• [Yazılı talimat 1] Metnin ardından gelen satırlarda "How far is [152,200]" ifadesini içeren satırla başlayıp "3. the eucalyptus tree at (7,194)" ifadesini içeren satırla biten kısmı, iki uç satır da dahil olmak üzere, kelimesi kelimesine aynen yazar mısın?

• [Belge bölümü]
§ §

Ne yazık ki Türkiye’de ben bu mesleği icra etmeğe başladığım günden bu yana ve benden öncesinde de olmak üzere ne sinemanın ne de tiyatronun bir “iş” yasası olamamıştır. Berber dükkanı açmak için bile bir berberler federasyonu vardır çıraklık ve ustalık belgesi alamamış kimsenin eline ustura verilmez ama ne yazık ki tiyatro yada sinema yapmak için böyle bir şeye gerek yoktur çünkü yasayla düzenlenmiş bir yasası olmadığından her kes bekli de usturadan daha keskin bir sanat olan ve bu keskinliği yüzünden sürekli baskı altında tutulan oyunculuk sanatını serbestçe yapabilmektedir. İş kolu olarak ta zaten “torba” diye tanımladığımız bir torba iş kolunda (17. iş kolu) olduğundan meslek örgütleri ve sendikalarda işlevsiz kalmaktadır. Neredeyse 20 000 kişinin çalıştığı bir endüstri haline dönüşmüş olan bu sektör yasası olmadığı ve tek başına bir iş kolu olarak ayrılamadığı içinde zor durumdadır. Böyle bir yasal düzenlemeye ihtiyaç duyulmaması bir ihmalden çok bilinçli bir tercih ve sanatın gelişmesinin önünü tıkamak sanat ve sanatçıyı her zaman devletin kontrolünde tutabilmek ve özgürleşmesine engel olmak içindir. İş yasasının olmayışı yüzenden bu gün oyuncuların dünyanın bir çok ülkesinde olduğu gibi “oyuncular sendikası” olarak örgütlenememektedir. Böyle olması da bu alanda daha çok hak kaybına adaletsizliğe ve hukuksuzluğa seyirci kalmak demektir. 
 

3- SANAT VE SANATÇI KAVRAMI

 
Estetik önceleri felsefenin bir dalıydı ama yüzyılın son çeyreğinde bilim olarak kabul edildi ve sanatta estetik biliminin alanına giren bir iştir. Sanat estetik nesnedir ve sanatçı da estetik nesne üreten kişidir. Estetik nesne olmayı belirleyen en önemli kurallardan biri de “öz biçim” dengesidir yani ne öz uğruna biçim nede biçim uğruna öz reddedilebilir. Özellikle de 1980 sonrasın da toplumsal değer yargılarının değişmesiyle sanatın içi boşaltılmış salt görselliği ön plana çıkmış içi boş bir eğlence aracı haline dönüştürülme çabası yoğunlaşıştır. Popüler kültür bir magazinleşme yaratmış sanat haberlerinden çok magazin haberleri. Sanatçının ürettiği şeylerden çok sanatçı diye lanse edilip marka yapılanların sosyal yaşamları kiminle evlendiği kiminle yaşadığı gibi şeylerle ön plana çıkmaya başlamış. Sanat ve sanatçı kavramının içi boşaltılmıştır.

§ §

• [Verilen malzeme]
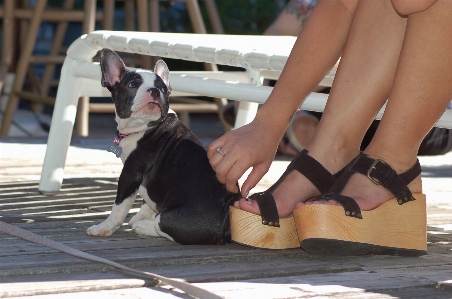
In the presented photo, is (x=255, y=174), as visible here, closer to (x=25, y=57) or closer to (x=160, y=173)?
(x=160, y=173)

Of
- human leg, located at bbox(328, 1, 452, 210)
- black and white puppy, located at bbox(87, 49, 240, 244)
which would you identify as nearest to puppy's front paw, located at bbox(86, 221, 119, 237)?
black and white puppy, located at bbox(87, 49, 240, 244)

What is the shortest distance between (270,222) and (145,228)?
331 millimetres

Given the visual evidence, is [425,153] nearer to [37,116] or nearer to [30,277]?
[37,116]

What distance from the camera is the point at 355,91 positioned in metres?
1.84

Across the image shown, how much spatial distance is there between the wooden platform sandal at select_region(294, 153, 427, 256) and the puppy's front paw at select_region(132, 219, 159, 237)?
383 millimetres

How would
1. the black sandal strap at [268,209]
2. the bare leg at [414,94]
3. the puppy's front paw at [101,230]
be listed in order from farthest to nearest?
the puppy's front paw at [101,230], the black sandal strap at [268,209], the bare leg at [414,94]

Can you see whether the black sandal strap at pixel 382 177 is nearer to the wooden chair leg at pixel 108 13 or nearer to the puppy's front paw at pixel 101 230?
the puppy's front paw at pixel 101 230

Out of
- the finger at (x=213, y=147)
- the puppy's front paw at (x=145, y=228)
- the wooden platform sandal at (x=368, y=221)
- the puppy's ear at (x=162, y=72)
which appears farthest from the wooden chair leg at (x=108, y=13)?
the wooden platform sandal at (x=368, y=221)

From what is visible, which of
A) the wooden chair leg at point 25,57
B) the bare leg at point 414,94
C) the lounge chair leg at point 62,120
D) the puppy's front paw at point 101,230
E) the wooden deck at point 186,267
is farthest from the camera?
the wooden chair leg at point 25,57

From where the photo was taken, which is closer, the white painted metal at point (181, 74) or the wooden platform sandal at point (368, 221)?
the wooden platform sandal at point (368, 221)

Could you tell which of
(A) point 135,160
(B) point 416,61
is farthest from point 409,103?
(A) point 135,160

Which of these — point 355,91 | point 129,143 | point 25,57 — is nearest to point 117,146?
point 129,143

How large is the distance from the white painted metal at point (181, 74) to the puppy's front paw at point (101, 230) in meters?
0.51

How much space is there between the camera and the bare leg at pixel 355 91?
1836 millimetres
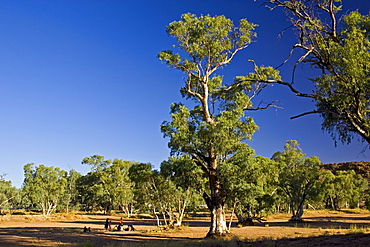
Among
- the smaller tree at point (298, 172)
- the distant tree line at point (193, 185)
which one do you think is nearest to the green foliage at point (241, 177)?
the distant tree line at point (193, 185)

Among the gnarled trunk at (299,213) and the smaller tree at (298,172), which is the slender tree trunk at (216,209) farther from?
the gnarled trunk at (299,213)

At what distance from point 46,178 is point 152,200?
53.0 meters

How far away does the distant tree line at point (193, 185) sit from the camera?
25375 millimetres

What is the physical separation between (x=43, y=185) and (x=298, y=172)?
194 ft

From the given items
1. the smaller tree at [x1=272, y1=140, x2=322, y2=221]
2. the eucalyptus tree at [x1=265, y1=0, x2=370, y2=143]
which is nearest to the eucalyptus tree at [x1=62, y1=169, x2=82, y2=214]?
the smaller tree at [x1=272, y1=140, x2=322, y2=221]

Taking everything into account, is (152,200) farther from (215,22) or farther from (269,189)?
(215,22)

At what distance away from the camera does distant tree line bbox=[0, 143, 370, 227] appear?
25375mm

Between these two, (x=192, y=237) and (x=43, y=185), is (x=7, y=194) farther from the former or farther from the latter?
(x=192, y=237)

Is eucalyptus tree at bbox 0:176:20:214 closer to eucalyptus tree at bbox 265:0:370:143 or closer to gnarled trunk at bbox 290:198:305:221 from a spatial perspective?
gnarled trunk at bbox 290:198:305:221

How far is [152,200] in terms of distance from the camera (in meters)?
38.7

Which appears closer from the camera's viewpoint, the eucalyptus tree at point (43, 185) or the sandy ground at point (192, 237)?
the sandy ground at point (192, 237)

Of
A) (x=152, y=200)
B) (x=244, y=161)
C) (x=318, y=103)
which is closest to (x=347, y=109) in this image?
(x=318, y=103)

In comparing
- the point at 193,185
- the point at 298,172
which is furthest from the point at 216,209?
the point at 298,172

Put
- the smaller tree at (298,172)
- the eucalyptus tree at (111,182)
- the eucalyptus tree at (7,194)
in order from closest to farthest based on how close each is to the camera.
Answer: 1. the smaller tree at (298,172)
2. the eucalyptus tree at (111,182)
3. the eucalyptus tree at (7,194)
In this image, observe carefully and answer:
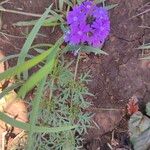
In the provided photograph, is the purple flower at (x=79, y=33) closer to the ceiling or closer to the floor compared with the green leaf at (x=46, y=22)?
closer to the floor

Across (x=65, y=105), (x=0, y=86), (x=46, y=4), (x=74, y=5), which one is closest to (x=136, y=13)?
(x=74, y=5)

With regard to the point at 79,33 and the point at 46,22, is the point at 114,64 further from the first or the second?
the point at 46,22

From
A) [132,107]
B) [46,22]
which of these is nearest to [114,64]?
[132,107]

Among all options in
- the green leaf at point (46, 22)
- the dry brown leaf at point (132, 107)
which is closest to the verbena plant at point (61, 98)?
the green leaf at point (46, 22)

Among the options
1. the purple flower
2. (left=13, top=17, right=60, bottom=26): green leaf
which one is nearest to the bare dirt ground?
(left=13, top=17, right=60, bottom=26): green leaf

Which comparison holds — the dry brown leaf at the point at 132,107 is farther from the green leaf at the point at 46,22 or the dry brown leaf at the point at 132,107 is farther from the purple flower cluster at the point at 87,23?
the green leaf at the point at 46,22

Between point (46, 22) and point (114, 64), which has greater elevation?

§ §

• [Yazılı talimat 2]
Yukarıdaki belge bölümüne göre aşağıdaki ifadeler doğru mu? Her birine evet ya da hayır de ve kararı belirleyen sözleri metinden aynen alıntıla.
(a) Sektörde neredeyse 20 000 kişi çalışmaktadır.
(b) Estetik bugün hâlâ yalnızca felsefenin bir dalı olarak kabul edilmektedir.
(c) Oyuncular bugün "oyuncular sendikası" olarak örgütlenebilmektedir.

• [Yazılı çözüm 1]
How far is [152,200] in terms of distance from the camera (in meters)?
38.7

Which appears closer from the camera's viewpoint, the eucalyptus tree at point (43, 185) or the sandy ground at point (192, 237)?
the sandy ground at point (192, 237)

Of
A) (x=152, y=200)
B) (x=244, y=161)
C) (x=318, y=103)
which is closest to (x=347, y=109) in this image?
(x=318, y=103)

In comparing
- the point at 193,185
- the point at 298,172
which is furthest from the point at 216,209?
the point at 298,172

Put
- the smaller tree at (298,172)
- the eucalyptus tree at (111,182)
- the eucalyptus tree at (7,194)
in order from closest to farthest based on how close each is to the camera.
Answer: 1. the smaller tree at (298,172)
2. the eucalyptus tree at (111,182)
3. the eucalyptus tree at (7,194)

• [Yazılı çözüm 2]
(a) Evet: "Neredeyse 20 000 kişinin çalıştığı bir endüstri haline dönüşmüş olan bu sektör"
(b) Hayır: "Estetik önceleri felsefenin bir dalıydı ama yüzyılın son çeyreğinde bilim olarak kabul edildi"
(c) Hayır: "İş yasasının olmayışı yüzenden bu gün oyuncuların dünyanın bir çok ülkesinde olduğu gibi “oyuncular sendikası” olarak örgütlenememektedir."